⟨

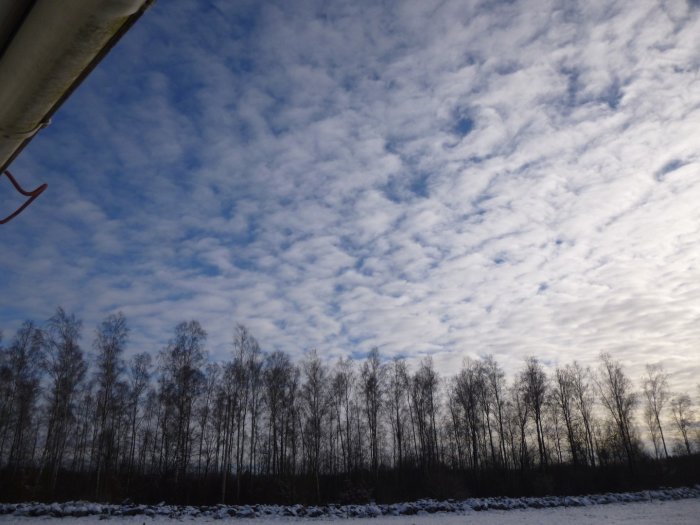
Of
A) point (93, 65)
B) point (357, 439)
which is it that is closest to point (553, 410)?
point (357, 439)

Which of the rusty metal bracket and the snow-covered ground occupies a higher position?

⟩
⟨

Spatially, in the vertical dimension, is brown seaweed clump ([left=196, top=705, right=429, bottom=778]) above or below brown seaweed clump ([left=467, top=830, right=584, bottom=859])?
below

⟩
⟨

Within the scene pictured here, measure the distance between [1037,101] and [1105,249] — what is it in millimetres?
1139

⟩

> Short exercise:
Identify every line in the three blocks above that contains the word "point", treating case as significant, and copy each of those lines.

> Written solution:
A) point (93, 65)
B) point (357, 439)
which is it that is closest to point (553, 410)?
point (357, 439)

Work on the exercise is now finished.